## Records for this exercise
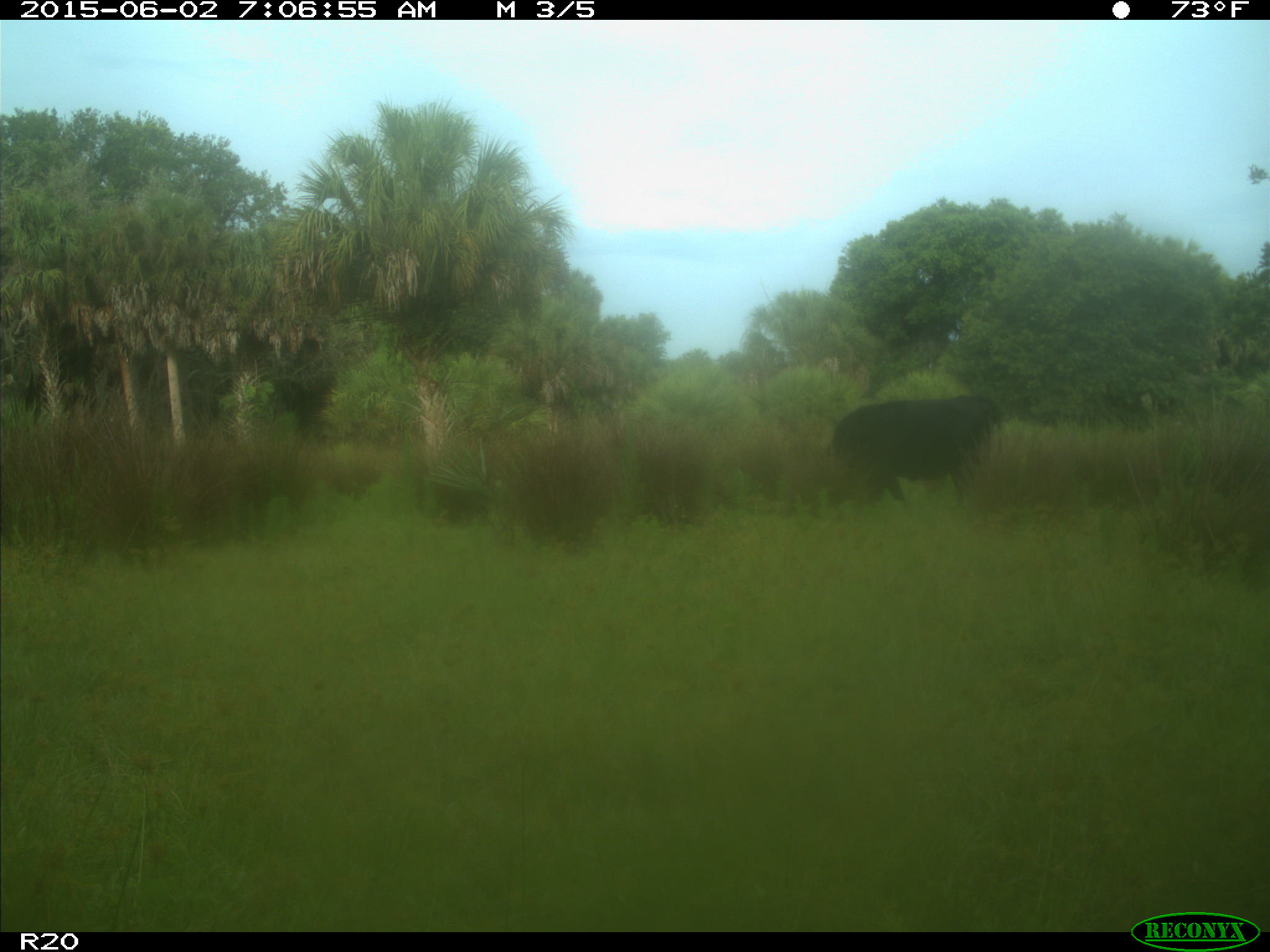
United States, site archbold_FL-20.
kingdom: Animalia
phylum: Chordata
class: Mammalia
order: Artiodactyla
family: Bovidae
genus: Bos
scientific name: Bos taurus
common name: domestic cow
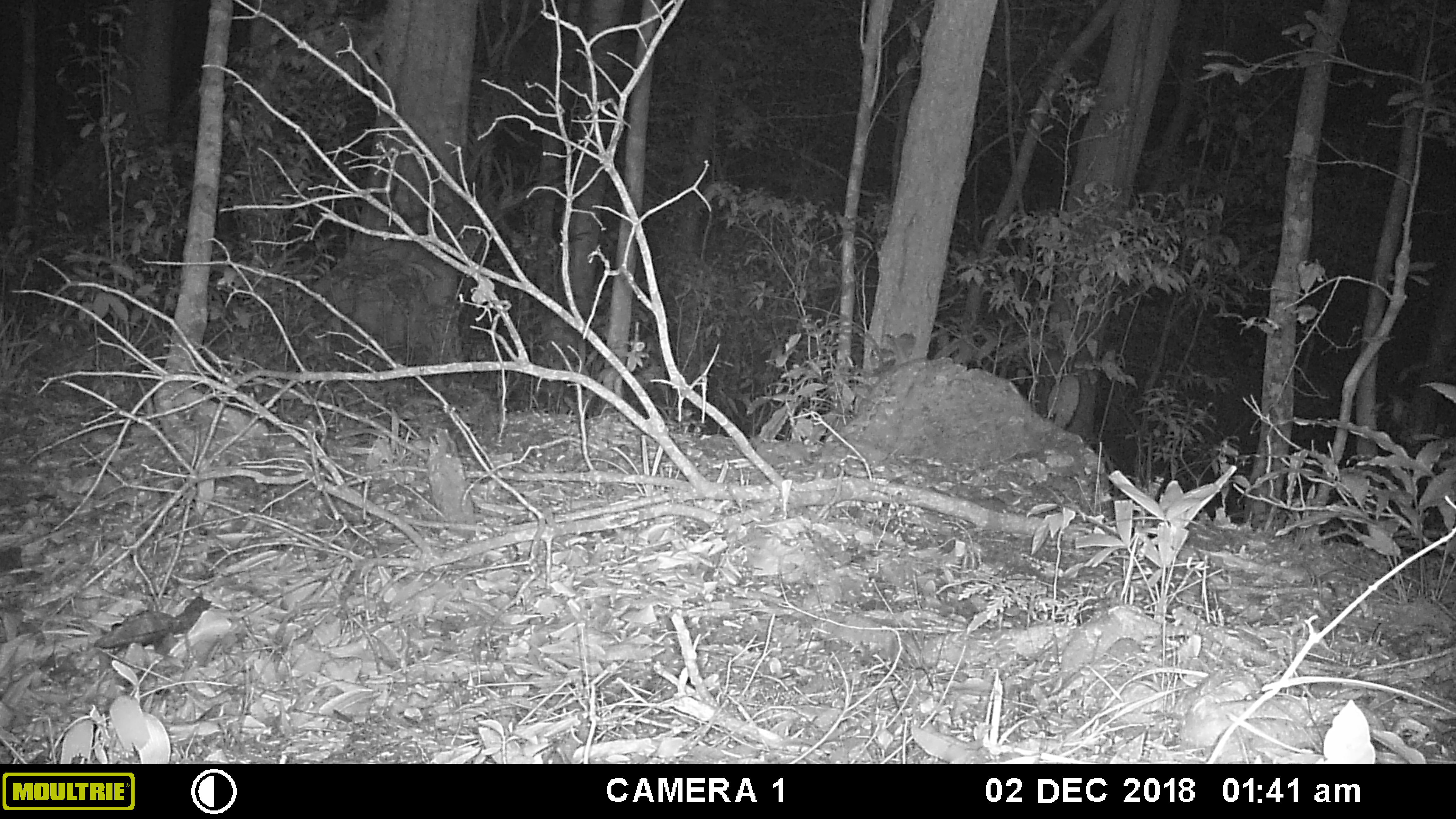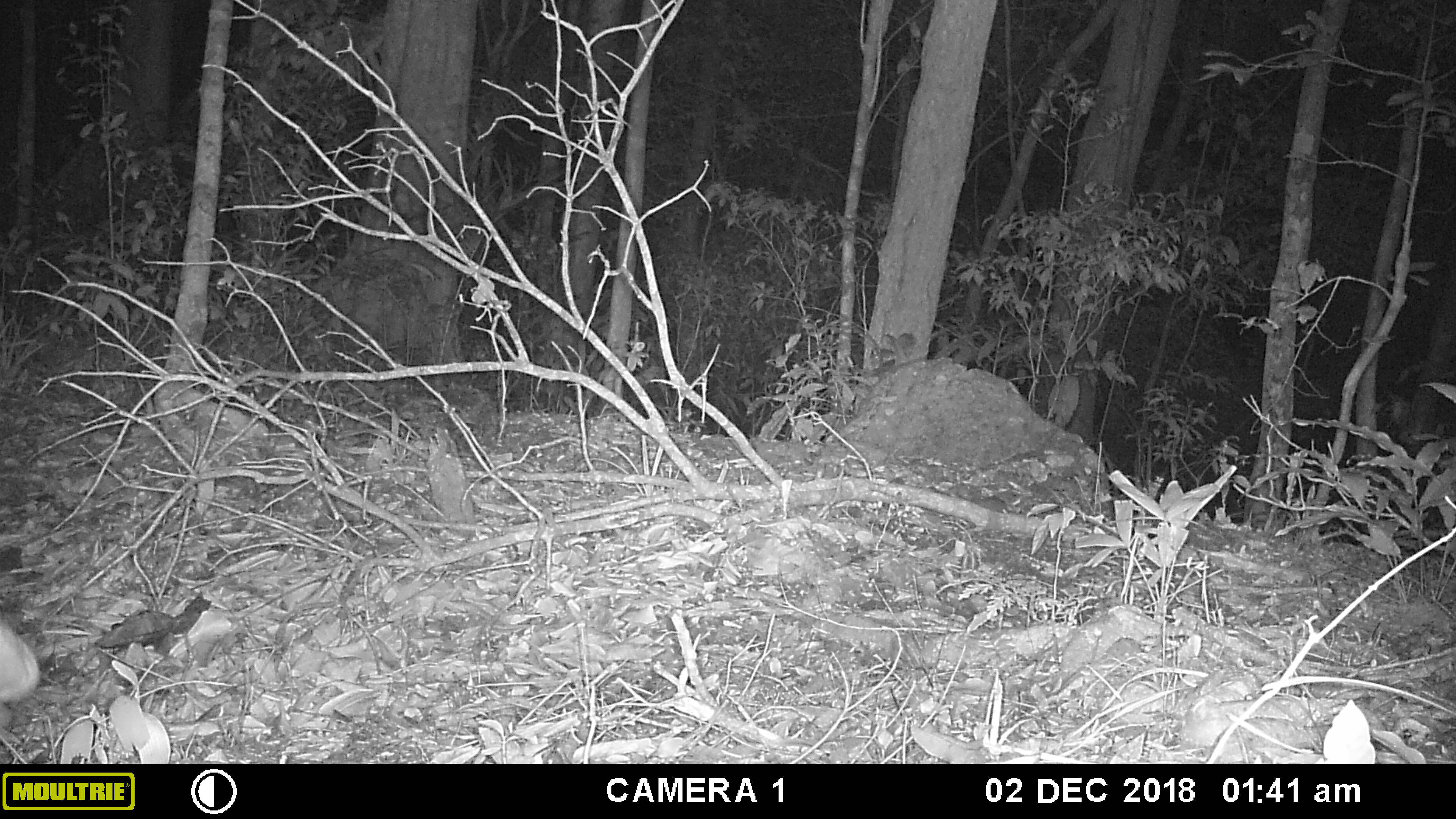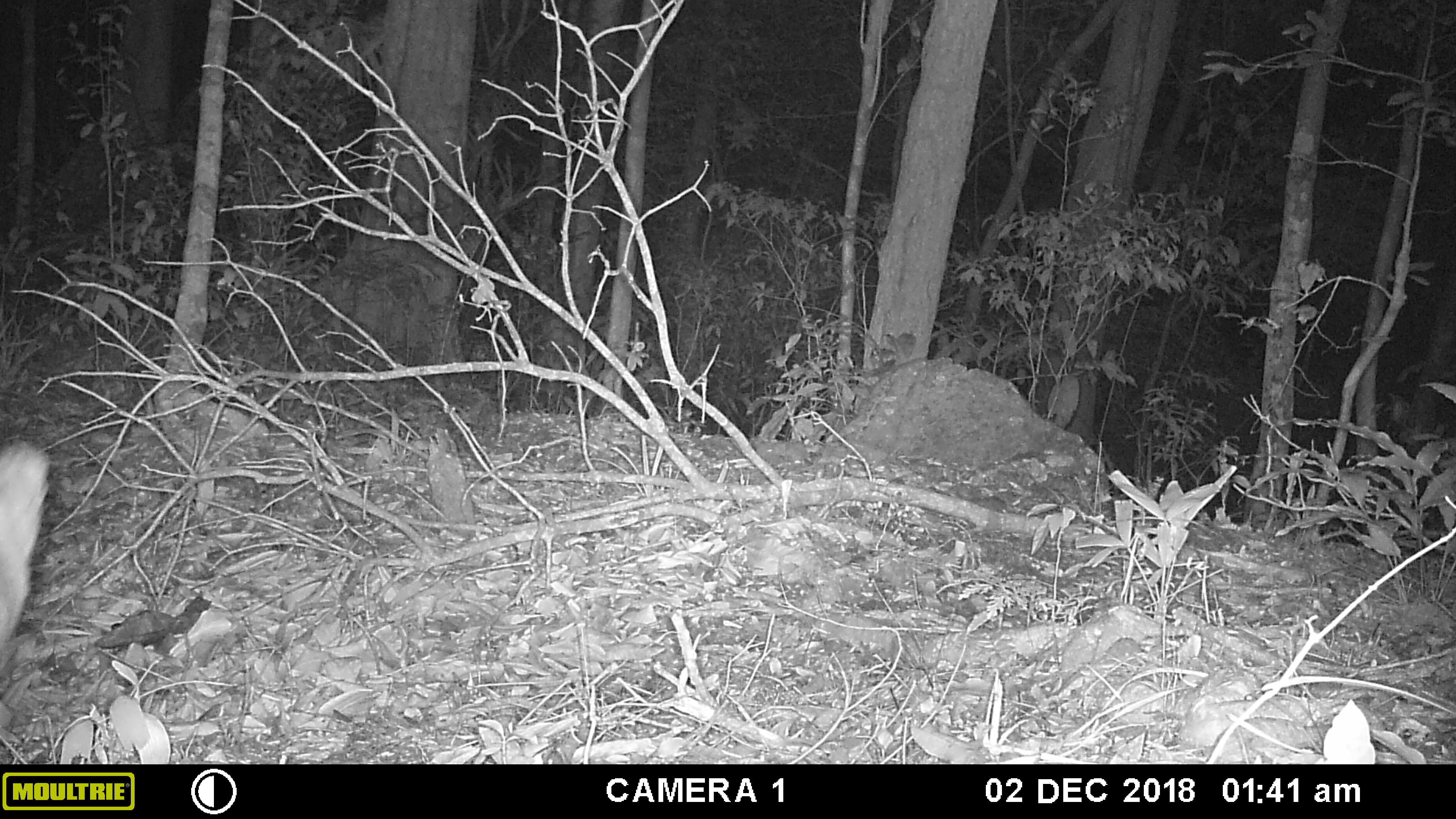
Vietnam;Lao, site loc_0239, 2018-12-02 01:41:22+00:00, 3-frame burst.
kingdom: Animalia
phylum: Chordata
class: Mammalia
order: Artiodactyla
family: Cervidae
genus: Muntiacus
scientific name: Muntiacus vuquangensis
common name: large-antlered muntjac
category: large antlered muntjac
Large antlered muntjac (large-antlered muntjac) (Muntiacus vuquangensis). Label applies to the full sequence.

## Task to complete
All lines that contain the word "site" should be copied from the listing.

## Response for this exercise
United States, site archbold_FL-20.
Vietnam;Lao, site loc_0239, 2018-12-02 01:41:22+00:00, 3-frame burst.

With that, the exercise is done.